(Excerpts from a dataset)
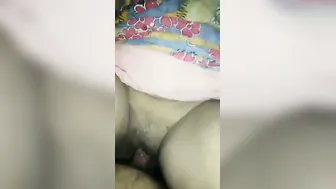 Fucking My Neighbors Married Aunty While Her Husband Works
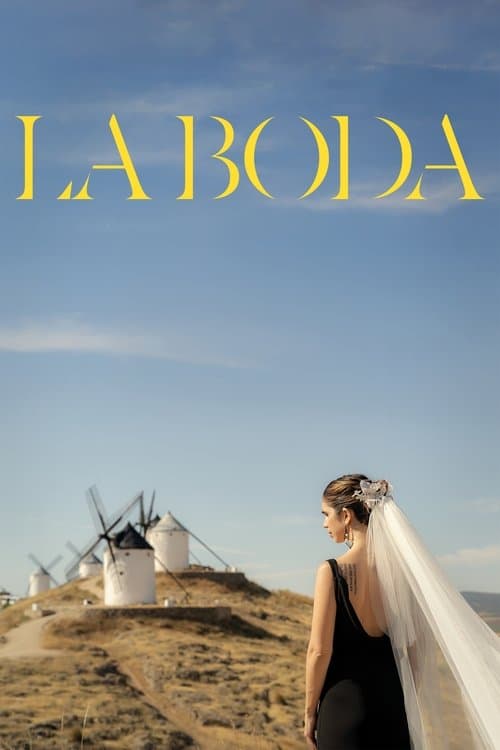 The Wedding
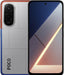 EAN 6932554452100 - POCO M7 17,5 cm (6.9") Ranura híbrida Dual SIM 4G USB Tipo C 6 GB 128 GB 7000 mAh Plata imagen 1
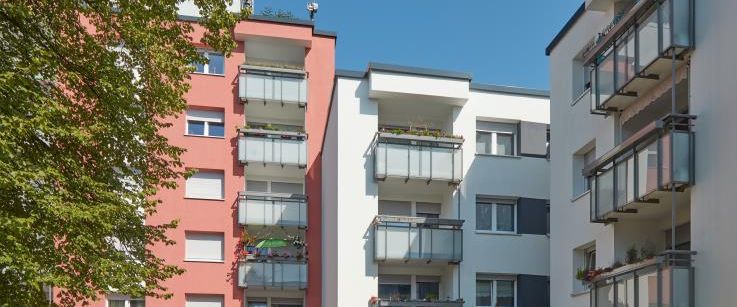 2-Zimmer Wohnung in Höntrop mit WBS - Foto 1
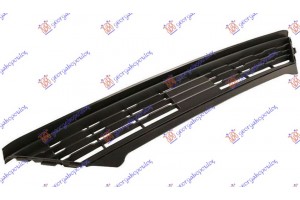 Διχτυ Προφυλακτηρα Εμπρος (ST-LINE) Ford Fiesta 17- - 324104820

_Try it:_ Please write out each of the records above again word for word, omitting the pictures.

_Solution for this problem:_
 Fucking My Neighbors Married Aunty While Her Husband Works
 The Wedding
 EAN 6932554452100 - POCO M7 17,5 cm (6.9") Ranura híbrida Dual SIM 4G USB Tipo C 6 GB 128 GB 7000 mAh Plata imagen 1
 2-Zimmer Wohnung in Höntrop mit WBS - Foto 1
 Διχτυ Προφυλακτηρα Εμπρος (ST-LINE) Ford Fiesta 17- - 324104820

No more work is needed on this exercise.